What this task involves
For the records below, print the lines from the line with "annotated detections (frame 1" through the line with "[camera trap, expert-labeled]" exactly as written; include both end lines and exclude the rest.

Exercise inputs
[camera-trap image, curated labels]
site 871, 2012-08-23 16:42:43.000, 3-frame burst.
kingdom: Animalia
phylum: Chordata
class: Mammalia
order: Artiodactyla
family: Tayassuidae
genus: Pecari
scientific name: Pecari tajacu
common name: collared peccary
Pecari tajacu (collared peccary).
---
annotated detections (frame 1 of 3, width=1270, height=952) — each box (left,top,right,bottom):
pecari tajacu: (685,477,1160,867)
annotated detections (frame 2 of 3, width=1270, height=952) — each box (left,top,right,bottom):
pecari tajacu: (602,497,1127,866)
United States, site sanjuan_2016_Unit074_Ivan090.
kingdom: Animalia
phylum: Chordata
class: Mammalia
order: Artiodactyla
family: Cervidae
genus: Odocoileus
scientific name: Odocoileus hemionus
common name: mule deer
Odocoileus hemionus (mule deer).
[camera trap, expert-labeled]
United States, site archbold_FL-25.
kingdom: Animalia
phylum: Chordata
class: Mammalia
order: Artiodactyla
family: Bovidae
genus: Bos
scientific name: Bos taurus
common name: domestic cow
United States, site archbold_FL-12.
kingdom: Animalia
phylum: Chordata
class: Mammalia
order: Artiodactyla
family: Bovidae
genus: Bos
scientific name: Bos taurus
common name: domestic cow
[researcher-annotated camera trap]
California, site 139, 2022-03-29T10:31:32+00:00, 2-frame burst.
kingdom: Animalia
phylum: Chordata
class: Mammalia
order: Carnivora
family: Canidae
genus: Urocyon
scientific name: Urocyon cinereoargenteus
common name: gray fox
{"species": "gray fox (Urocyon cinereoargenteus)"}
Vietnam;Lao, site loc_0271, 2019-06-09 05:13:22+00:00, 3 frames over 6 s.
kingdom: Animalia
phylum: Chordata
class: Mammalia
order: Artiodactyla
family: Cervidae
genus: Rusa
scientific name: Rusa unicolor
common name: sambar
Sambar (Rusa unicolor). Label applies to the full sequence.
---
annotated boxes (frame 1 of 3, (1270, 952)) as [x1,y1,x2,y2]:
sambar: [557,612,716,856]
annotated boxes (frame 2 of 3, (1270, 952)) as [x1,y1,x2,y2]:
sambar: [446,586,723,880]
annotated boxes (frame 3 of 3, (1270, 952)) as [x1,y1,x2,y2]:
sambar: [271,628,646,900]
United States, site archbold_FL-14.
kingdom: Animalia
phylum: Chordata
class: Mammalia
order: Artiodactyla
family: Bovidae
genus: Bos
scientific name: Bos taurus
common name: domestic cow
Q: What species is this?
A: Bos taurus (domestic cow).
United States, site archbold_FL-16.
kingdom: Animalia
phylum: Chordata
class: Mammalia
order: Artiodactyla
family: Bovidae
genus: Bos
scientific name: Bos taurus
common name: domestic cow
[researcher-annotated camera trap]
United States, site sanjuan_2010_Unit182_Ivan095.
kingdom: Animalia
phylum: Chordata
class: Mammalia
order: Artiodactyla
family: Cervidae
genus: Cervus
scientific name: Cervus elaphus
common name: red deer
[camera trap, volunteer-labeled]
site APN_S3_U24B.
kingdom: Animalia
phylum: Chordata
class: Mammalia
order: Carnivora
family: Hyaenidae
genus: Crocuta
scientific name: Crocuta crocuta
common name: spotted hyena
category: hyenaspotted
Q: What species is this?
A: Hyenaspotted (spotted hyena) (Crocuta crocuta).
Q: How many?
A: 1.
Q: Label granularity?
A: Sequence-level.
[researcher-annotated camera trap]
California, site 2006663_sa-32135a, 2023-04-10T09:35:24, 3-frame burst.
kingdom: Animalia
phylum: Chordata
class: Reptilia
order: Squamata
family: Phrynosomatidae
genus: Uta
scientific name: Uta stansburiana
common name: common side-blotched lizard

Result below
annotated detections (frame 1 of 3, width=1270, height=952) — each box (left,top,right,bottom):
pecari tajacu: (685,477,1160,867)
annotated detections (frame 2 of 3, width=1270, height=952) — each box (left,top,right,bottom):
pecari tajacu: (602,497,1127,866)
United States, site sanjuan_2016_Unit074_Ivan090.
kingdom: Animalia
phylum: Chordata
class: Mammalia
order: Artiodactyla
family: Cervidae
genus: Odocoileus
scientific name: Odocoileus hemionus
common name: mule deer
Odocoileus hemionus (mule deer).
[camera trap, expert-labeled]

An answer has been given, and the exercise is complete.